_Directive:_ Only the lines from the one holding "The photo shows" to the end should be retyped, exactly, with both ends included and no pictures.

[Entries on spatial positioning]
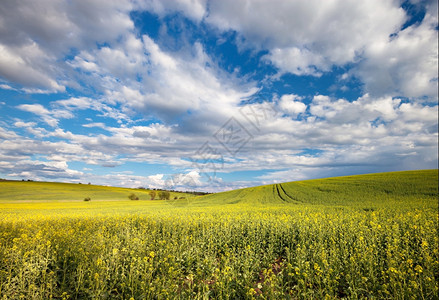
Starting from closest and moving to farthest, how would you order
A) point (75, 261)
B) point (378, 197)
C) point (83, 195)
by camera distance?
point (75, 261) → point (378, 197) → point (83, 195)

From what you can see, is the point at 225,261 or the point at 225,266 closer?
the point at 225,266

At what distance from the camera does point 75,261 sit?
6.64 metres

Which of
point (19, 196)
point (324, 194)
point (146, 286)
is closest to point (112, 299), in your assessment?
point (146, 286)

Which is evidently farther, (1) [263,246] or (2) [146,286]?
(1) [263,246]

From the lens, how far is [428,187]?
33.2 meters

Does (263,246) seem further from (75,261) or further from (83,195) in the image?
(83,195)

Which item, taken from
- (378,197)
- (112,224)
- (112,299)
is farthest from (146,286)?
(378,197)

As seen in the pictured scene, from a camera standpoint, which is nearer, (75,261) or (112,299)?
(112,299)

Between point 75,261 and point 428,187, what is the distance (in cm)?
4686

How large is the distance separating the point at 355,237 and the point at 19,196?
7898 centimetres

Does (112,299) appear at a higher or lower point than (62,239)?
lower

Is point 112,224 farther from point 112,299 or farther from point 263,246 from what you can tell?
point 263,246

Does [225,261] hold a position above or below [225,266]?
below

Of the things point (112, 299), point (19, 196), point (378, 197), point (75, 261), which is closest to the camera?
point (112, 299)
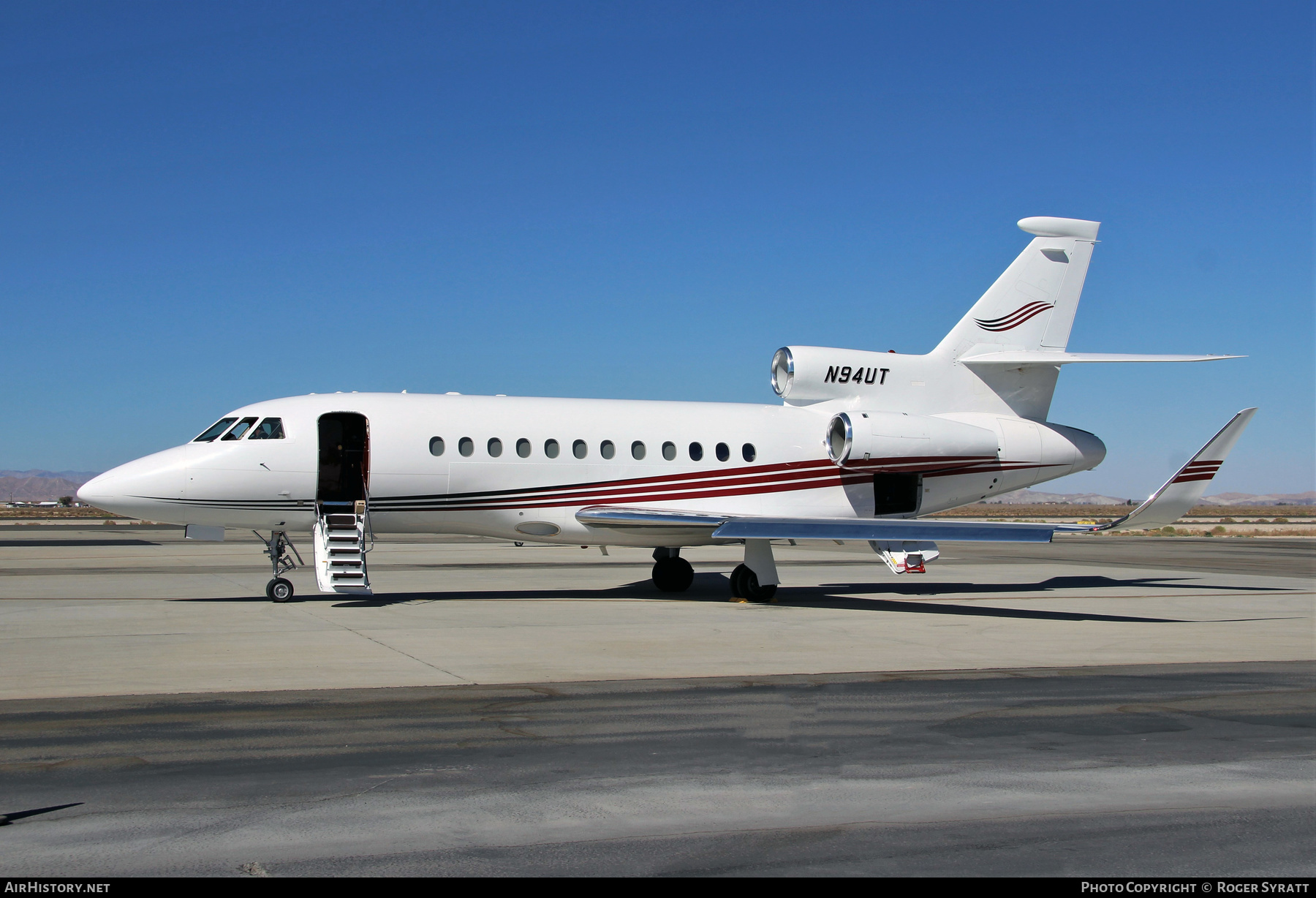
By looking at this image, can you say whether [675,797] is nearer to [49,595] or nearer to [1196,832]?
[1196,832]

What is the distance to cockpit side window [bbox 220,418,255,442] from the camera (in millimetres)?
17938

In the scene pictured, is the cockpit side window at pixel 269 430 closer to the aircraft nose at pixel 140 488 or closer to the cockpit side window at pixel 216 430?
the cockpit side window at pixel 216 430

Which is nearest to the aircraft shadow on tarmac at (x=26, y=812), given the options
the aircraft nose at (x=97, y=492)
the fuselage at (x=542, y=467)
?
the fuselage at (x=542, y=467)

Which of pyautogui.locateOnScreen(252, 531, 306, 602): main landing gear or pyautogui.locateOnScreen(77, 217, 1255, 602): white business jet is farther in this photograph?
pyautogui.locateOnScreen(252, 531, 306, 602): main landing gear

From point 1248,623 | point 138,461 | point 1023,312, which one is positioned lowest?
point 1248,623

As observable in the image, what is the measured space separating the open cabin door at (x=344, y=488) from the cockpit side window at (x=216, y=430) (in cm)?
153

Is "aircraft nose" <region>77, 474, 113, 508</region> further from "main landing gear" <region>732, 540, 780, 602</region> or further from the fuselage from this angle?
"main landing gear" <region>732, 540, 780, 602</region>

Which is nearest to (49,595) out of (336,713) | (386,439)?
(386,439)

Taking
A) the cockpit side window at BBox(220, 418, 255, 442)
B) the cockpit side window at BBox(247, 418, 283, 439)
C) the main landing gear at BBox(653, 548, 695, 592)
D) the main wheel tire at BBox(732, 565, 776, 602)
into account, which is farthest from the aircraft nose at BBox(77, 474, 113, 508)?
the main wheel tire at BBox(732, 565, 776, 602)

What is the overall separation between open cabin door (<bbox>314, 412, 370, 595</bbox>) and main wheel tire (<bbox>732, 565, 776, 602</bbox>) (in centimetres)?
644

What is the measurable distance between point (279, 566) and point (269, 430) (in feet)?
7.67

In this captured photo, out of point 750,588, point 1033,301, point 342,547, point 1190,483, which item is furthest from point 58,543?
point 1190,483

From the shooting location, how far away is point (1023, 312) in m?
22.2
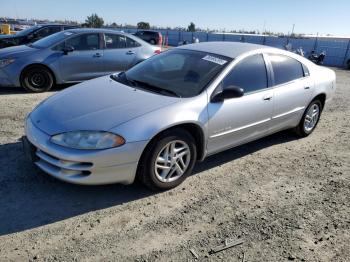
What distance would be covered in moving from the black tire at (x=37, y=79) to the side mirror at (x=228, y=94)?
5.08 m

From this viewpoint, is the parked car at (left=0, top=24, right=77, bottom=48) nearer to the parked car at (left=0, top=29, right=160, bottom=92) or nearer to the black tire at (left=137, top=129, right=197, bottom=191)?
the parked car at (left=0, top=29, right=160, bottom=92)

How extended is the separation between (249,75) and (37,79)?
5.18 metres

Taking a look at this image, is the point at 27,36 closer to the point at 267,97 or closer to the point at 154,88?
A: the point at 154,88

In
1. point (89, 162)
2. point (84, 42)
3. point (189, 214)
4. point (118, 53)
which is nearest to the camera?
point (89, 162)

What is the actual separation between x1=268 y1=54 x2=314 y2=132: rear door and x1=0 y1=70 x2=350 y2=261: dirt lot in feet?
2.24

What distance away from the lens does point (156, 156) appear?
356cm

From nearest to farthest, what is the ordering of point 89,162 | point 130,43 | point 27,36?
1. point 89,162
2. point 130,43
3. point 27,36

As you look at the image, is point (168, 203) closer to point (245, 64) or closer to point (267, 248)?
point (267, 248)

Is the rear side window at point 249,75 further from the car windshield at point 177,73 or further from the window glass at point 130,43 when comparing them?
the window glass at point 130,43

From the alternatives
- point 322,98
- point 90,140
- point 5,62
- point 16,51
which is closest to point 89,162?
point 90,140

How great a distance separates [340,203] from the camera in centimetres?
388

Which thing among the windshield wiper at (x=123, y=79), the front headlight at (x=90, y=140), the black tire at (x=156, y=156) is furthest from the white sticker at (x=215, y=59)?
the front headlight at (x=90, y=140)

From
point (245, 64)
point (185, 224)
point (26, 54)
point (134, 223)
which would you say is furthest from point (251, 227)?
point (26, 54)

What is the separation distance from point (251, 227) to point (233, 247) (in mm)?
389
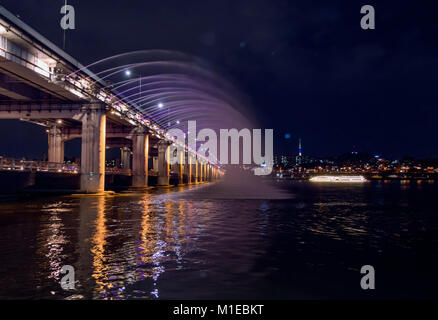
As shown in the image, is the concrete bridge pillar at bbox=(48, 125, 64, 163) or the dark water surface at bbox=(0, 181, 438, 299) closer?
the dark water surface at bbox=(0, 181, 438, 299)

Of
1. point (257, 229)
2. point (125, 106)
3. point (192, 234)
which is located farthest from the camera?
point (125, 106)

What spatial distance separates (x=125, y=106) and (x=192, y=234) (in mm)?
49744

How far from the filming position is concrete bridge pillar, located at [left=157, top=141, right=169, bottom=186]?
9769 cm

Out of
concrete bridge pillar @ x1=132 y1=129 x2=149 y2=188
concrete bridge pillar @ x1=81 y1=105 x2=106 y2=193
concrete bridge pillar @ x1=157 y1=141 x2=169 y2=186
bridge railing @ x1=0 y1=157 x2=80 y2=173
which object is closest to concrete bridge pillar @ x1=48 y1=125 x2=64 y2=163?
concrete bridge pillar @ x1=132 y1=129 x2=149 y2=188

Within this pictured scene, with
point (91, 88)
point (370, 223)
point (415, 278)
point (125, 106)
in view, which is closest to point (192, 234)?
point (415, 278)

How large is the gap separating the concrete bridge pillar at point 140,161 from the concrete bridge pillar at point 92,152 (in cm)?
2609

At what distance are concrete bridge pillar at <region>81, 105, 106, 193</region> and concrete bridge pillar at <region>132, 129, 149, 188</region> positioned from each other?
26.1 m

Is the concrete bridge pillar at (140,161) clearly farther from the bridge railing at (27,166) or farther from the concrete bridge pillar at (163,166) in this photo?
the concrete bridge pillar at (163,166)

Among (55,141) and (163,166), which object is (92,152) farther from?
(163,166)

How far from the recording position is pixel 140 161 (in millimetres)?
76312

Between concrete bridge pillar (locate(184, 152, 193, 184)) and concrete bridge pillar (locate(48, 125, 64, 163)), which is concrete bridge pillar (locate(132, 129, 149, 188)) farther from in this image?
concrete bridge pillar (locate(184, 152, 193, 184))

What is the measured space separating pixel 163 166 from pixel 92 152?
4937 cm
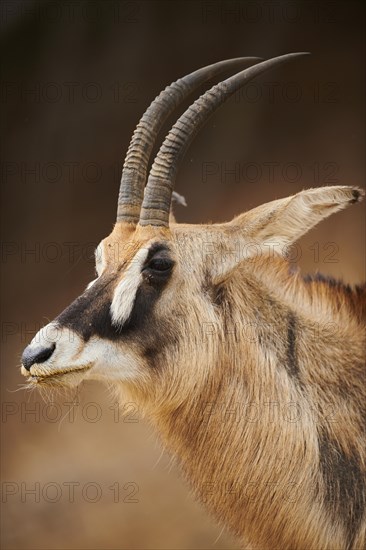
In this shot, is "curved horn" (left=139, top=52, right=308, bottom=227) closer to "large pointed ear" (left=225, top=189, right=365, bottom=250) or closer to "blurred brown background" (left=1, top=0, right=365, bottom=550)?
"large pointed ear" (left=225, top=189, right=365, bottom=250)

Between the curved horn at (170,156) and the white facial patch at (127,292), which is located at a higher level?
the curved horn at (170,156)

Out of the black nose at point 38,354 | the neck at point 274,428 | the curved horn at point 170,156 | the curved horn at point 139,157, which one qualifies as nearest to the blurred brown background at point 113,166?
the curved horn at point 139,157

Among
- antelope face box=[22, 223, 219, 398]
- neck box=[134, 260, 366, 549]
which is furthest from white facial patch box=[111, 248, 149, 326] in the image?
neck box=[134, 260, 366, 549]

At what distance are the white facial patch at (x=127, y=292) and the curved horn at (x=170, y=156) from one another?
0.34 metres

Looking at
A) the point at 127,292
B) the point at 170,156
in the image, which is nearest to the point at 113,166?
the point at 170,156

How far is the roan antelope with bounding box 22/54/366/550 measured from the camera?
468cm

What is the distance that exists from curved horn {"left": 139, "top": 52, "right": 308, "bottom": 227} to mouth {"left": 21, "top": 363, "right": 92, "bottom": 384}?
106 centimetres

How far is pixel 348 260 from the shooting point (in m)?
9.31

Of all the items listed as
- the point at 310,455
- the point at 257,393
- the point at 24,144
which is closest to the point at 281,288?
the point at 257,393

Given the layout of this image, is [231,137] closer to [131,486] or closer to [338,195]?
[131,486]

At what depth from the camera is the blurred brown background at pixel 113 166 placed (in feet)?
29.3

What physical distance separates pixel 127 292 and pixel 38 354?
2.12ft

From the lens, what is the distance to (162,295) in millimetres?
4844

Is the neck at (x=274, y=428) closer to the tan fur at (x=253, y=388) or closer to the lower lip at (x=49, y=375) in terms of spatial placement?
the tan fur at (x=253, y=388)
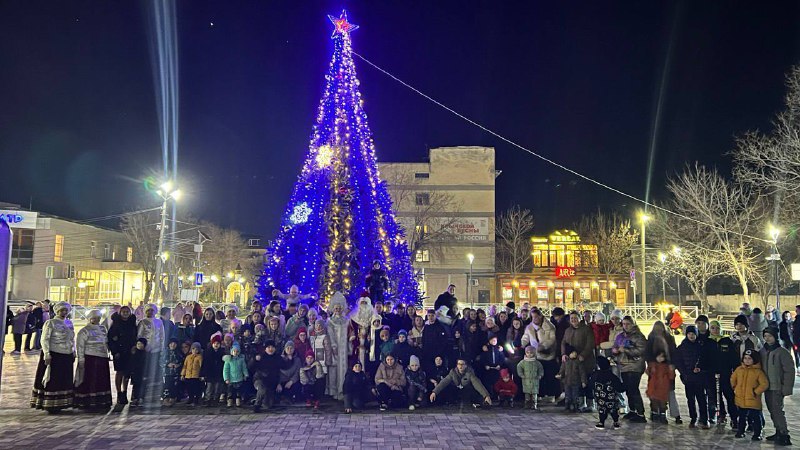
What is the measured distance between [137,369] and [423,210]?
1613 inches

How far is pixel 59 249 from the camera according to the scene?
140ft

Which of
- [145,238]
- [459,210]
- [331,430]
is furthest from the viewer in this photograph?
[459,210]

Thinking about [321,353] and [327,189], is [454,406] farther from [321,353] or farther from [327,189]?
[327,189]

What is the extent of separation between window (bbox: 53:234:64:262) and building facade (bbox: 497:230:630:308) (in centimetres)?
3558

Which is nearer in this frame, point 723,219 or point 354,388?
point 354,388

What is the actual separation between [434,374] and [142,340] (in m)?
5.16

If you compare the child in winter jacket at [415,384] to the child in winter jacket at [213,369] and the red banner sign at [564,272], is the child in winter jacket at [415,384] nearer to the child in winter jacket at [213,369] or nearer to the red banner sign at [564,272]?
the child in winter jacket at [213,369]

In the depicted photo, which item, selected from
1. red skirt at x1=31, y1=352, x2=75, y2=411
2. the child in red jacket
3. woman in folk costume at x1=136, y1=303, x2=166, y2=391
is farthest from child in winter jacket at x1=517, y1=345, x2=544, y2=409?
red skirt at x1=31, y1=352, x2=75, y2=411

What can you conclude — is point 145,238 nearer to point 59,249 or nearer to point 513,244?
point 59,249

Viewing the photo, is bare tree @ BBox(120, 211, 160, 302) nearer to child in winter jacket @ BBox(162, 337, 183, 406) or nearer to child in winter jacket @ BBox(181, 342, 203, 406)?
child in winter jacket @ BBox(162, 337, 183, 406)

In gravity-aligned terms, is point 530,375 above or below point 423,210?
below

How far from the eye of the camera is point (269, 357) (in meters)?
9.94

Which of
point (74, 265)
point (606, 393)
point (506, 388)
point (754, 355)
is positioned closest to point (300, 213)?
point (506, 388)

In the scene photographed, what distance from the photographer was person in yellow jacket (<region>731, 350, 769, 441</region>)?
788 centimetres
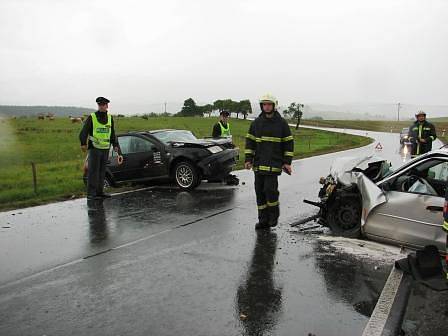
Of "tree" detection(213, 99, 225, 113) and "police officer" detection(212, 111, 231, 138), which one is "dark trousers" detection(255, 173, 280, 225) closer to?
"police officer" detection(212, 111, 231, 138)

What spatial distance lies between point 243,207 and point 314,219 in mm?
1573

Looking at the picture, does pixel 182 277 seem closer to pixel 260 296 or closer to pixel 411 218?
pixel 260 296

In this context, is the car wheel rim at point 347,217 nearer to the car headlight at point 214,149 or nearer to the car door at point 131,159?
the car headlight at point 214,149

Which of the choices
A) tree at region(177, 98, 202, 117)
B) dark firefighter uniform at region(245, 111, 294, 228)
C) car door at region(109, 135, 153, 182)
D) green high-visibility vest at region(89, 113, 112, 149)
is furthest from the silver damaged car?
tree at region(177, 98, 202, 117)

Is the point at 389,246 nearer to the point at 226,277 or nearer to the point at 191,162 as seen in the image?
the point at 226,277

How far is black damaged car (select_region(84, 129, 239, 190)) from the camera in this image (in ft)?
33.3

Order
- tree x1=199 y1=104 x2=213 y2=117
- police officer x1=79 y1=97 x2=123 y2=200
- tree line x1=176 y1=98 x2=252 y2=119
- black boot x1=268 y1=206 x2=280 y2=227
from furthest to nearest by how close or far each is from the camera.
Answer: tree x1=199 y1=104 x2=213 y2=117
tree line x1=176 y1=98 x2=252 y2=119
police officer x1=79 y1=97 x2=123 y2=200
black boot x1=268 y1=206 x2=280 y2=227

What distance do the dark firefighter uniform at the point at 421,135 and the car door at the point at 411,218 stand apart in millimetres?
6461

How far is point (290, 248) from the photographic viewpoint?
225 inches

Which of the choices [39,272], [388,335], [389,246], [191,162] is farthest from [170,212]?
[388,335]

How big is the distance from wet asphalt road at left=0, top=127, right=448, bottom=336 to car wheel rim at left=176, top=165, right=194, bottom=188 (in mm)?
2501

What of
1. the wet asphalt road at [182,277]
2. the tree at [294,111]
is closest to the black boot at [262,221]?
the wet asphalt road at [182,277]

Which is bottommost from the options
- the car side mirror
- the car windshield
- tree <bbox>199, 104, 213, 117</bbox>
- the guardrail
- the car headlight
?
the guardrail

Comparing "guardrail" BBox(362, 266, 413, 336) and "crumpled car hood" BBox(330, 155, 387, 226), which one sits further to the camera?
"crumpled car hood" BBox(330, 155, 387, 226)
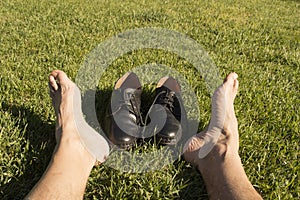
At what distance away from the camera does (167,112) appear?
2414mm

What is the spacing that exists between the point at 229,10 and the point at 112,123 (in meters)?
5.26

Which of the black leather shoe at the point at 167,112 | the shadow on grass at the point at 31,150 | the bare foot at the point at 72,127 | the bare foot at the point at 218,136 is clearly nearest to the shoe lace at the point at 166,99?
the black leather shoe at the point at 167,112

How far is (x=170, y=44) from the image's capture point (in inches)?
164

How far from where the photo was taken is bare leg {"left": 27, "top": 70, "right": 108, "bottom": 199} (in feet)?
5.18

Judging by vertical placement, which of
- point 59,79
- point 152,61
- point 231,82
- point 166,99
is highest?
point 59,79

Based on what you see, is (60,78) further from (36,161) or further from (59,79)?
(36,161)

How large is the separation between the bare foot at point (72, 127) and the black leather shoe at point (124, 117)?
0.11 meters

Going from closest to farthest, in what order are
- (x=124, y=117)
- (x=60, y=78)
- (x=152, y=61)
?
(x=124, y=117), (x=60, y=78), (x=152, y=61)

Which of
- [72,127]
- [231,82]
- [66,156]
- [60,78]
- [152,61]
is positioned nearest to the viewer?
Result: [66,156]

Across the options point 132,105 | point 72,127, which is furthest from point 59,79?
point 132,105

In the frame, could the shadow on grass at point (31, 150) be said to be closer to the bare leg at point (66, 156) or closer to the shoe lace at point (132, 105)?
the bare leg at point (66, 156)

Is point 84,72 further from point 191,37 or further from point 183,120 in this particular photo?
point 191,37

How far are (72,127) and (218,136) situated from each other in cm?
98

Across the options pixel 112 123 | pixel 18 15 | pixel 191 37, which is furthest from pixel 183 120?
pixel 18 15
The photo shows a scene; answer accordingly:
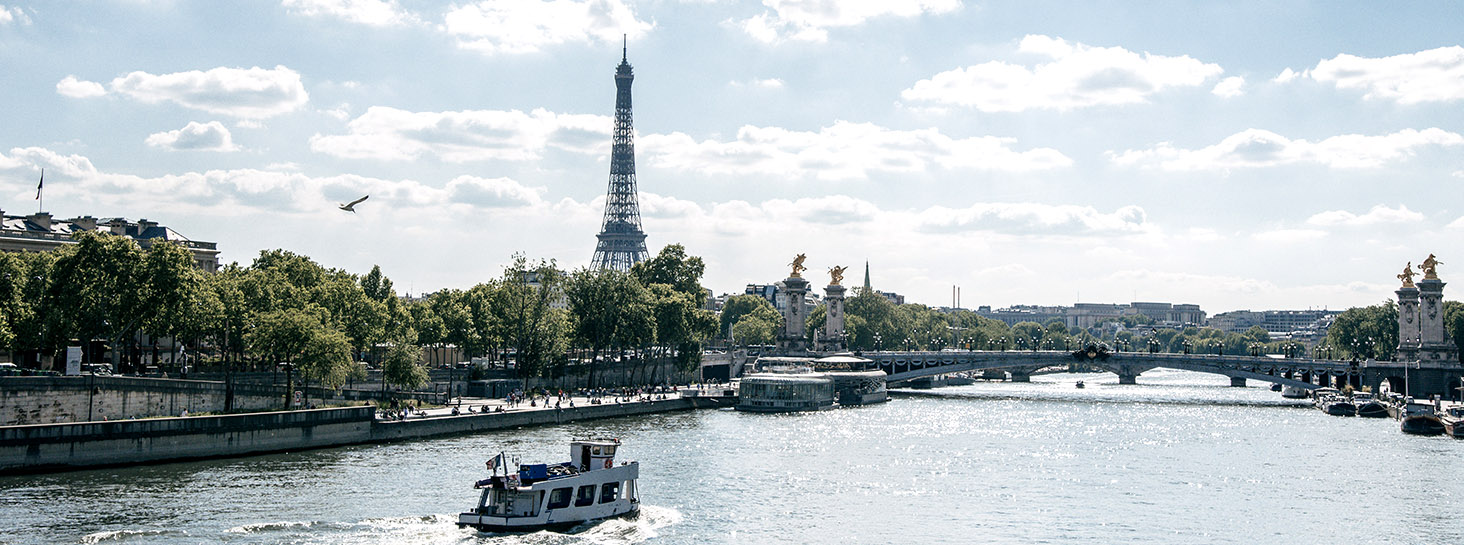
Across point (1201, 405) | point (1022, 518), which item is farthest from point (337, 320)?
point (1201, 405)

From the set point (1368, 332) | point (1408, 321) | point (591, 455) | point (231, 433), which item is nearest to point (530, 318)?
point (231, 433)

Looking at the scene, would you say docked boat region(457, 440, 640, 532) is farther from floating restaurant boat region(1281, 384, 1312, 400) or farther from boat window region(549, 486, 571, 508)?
floating restaurant boat region(1281, 384, 1312, 400)

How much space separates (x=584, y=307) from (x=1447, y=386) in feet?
223

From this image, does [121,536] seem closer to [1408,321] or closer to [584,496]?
[584,496]

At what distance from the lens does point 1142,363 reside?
418 ft

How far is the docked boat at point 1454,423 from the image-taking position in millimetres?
85250

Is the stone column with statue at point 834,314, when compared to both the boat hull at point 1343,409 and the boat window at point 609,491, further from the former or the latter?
the boat window at point 609,491

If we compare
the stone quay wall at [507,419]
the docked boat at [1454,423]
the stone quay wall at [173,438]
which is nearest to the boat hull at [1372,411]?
the docked boat at [1454,423]

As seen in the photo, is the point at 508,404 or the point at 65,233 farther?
the point at 65,233

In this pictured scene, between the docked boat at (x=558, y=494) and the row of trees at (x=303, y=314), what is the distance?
96.6 ft

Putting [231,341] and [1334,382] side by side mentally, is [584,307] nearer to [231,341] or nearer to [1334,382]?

_Response to the task:_
The photo shows a scene; answer accordingly:
Across point (1201, 405) | point (1022, 518), which item is farthest from point (337, 320)?
point (1201, 405)

From the set point (1368, 332) | point (1408, 321) | point (591, 455) | point (231, 433), which item is nearest to point (530, 318)?
point (231, 433)

Looking at the scene, would you say docked boat region(457, 440, 640, 532) is farther from floating restaurant boat region(1281, 384, 1312, 400) or farther from boat window region(549, 486, 571, 508)?
floating restaurant boat region(1281, 384, 1312, 400)

How much space separates (x=584, y=307) from (x=1447, y=386) in feet?
223

From this image, does [121,536] seem closer to [1408,321] or closer to [584,496]?
[584,496]

At what distance from the lens does point 1142,363 reside?
418 ft

How far is the docked boat at point 1454,423 from the image-taking position in millimetres?
85250

Is the stone column with statue at point 834,314, when compared to both the boat hull at point 1343,409 and the boat window at point 609,491, further from the former or the latter?
the boat window at point 609,491

If we compare
the stone quay wall at [507,419]
the docked boat at [1454,423]
the stone quay wall at [173,438]
which is nearest to the boat hull at [1372,411]?
the docked boat at [1454,423]

As seen in the photo, is the point at 508,404 or the point at 65,233 farther?
the point at 65,233

In this pictured scene, between the docked boat at (x=558, y=494) and the row of trees at (x=303, y=314), what is the distance?
96.6 ft

Putting [231,341] and [1334,382] side by side mentally, is [584,307] nearer to [231,341] or nearer to [1334,382]?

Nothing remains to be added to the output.